### [SOURCE TEXT]
—————
Pay-for-what-you-want music, in democratized small label groups, or independent artist billing.
Let’s say I’m a fan of artists on XL Recordings — not a stretch there. Radiohead, Rostam, Kaytranada, Archy Marshall and many others call XL Recordings home. In my imaginary world, I pay them…
$0.45 per month.
You know who else I really love? Drake. Hate me all you want, but damn he just makes me feel some type of way. He turns my ice-cold heart into supple purse leather with every verse he says. Subscribing to OVO Sound would get me Drake, PartyNextDoor, iLoveMakonnen, Dvsn, and a few others. I’m really mostly paying for Drake, and he can pass out the money on OVO how he sees fit for…
$0.35 per month.
I’m admittedly not a big fan of dance music, so it’s hard for me to care or co-sign anything in that regard, but I think we need to understand that independent dance labels operate differently than bigger labels. Small dance labels are more “release by release” than “artist by artist”. That’s where something like Buygore Records would fit. Do I listen to the music? Nope. But I want to support my guy Nappy and keep his snacks paid for at a rate of…
$0.30 per month.
Let’s accelerate this process a bit, shall we? I’m going to spitball some numbers for what I think I’d personally pay for. These projections keep in mind that bigger labels will exist in volume, and niche labels will charge more, mostly because they’ll have fewer subscribers.
Big Beat: $0.10
Warner Brothers: $0.10
Promo Value: Oh wait, G-Eazy is putting out a new album, and he has a special offer for anyone subscribing to RCA? If you subscribe to RCA today, you can get a G-Eazy women’s tank top, the one that shows side boob… for only $14.99. (Pretend it’s on your dashboard right now. Use your imagination, Peter Pan. Side boob is awesome.) Internally, in terms of RCA payouts, if G-Eazy brings more people to RCA as subscribers, his profit share increases.
How about some mid-tier players?
Mom & Pop: $0.30
Sub Pop: $0.50
Dim Mak: $0.10
Fools Gold: $0.20
Rough Trade: $0.20
Cult Records: $0.20
Mad Decent: $0.15
Then, I’m a fan of some independent artists and they aren’t with a label — they set their own subscription fees. I made up some band names below. You can steal them if you like.
Sphincter Boy: $0.03
The Trump Sound: $0.02
Snarkade Fire: $0.03
… etc. Repeat this process 200-500 times for all the little indie artists I want to directly support.
If those bands average somewhere between $0.02 and 0.03 per month, then I’m between $10–15 monthly.
—————
### [DATA PROVIDED]
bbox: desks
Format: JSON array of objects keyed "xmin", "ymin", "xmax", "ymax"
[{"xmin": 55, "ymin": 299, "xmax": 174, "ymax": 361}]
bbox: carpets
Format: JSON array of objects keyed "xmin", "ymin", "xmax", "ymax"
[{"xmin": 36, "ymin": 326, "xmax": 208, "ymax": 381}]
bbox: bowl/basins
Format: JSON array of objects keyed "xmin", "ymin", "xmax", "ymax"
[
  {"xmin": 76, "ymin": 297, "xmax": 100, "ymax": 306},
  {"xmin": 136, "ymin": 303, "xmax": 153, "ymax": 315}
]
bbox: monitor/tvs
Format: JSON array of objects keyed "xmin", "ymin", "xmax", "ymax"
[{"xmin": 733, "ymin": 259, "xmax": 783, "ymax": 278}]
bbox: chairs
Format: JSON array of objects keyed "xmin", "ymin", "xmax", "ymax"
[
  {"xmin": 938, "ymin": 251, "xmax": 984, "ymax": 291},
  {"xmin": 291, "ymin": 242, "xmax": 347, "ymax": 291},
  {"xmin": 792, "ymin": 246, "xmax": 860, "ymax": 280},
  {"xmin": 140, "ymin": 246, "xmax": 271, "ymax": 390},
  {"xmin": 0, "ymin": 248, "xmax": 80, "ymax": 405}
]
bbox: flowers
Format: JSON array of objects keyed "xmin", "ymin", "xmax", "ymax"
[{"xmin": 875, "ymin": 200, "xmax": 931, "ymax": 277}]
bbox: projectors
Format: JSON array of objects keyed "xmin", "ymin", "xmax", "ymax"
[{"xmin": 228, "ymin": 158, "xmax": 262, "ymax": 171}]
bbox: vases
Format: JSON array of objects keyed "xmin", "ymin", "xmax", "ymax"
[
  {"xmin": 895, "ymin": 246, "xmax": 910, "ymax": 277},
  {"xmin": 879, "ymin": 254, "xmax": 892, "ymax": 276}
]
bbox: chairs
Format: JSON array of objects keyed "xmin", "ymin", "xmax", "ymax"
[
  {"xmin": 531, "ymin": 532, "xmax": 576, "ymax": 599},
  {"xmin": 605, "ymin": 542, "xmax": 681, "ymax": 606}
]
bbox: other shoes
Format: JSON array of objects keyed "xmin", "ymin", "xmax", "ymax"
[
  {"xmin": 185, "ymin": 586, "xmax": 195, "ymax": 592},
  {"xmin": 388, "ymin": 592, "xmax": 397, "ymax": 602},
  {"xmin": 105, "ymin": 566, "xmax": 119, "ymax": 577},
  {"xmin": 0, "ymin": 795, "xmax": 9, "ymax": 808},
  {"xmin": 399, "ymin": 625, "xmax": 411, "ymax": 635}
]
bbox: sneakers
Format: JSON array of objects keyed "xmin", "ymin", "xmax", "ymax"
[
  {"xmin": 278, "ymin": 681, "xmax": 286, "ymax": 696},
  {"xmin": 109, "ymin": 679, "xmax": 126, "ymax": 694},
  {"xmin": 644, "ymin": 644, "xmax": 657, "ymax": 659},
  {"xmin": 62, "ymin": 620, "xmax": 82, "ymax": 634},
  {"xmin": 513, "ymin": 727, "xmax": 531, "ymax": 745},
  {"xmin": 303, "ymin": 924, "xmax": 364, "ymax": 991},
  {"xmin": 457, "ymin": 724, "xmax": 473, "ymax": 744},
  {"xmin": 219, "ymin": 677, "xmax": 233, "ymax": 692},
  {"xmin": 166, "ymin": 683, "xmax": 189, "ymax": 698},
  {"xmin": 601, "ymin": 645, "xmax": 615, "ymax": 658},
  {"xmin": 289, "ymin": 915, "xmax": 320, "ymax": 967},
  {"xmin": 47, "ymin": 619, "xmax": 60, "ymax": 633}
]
—————
### [ABOUT THIS TASK]
Copy the part of the music subscription text that runs from "Let’s accelerate this" to "some mid-tier players?", word for word.

### [RESULT FOR THIS EXERCISE]
Let’s accelerate this process a bit, shall we? I’m going to spitball some numbers for what I think I’d personally pay for. These projections keep in mind that bigger labels will exist in volume, and niche labels will charge more, mostly because they’ll have fewer subscribers.
Big Beat: $0.10
Warner Brothers: $0.10
Promo Value: Oh wait, G-Eazy is putting out a new album, and he has a special offer for anyone subscribing to RCA? If you subscribe to RCA today, you can get a G-Eazy women’s tank top, the one that shows side boob… for only $14.99. (Pretend it’s on your dashboard right now. Use your imagination, Peter Pan. Side boob is awesome.) Internally, in terms of RCA payouts, if G-Eazy brings more people to RCA as subscribers, his profit share increases.
How about some mid-tier players?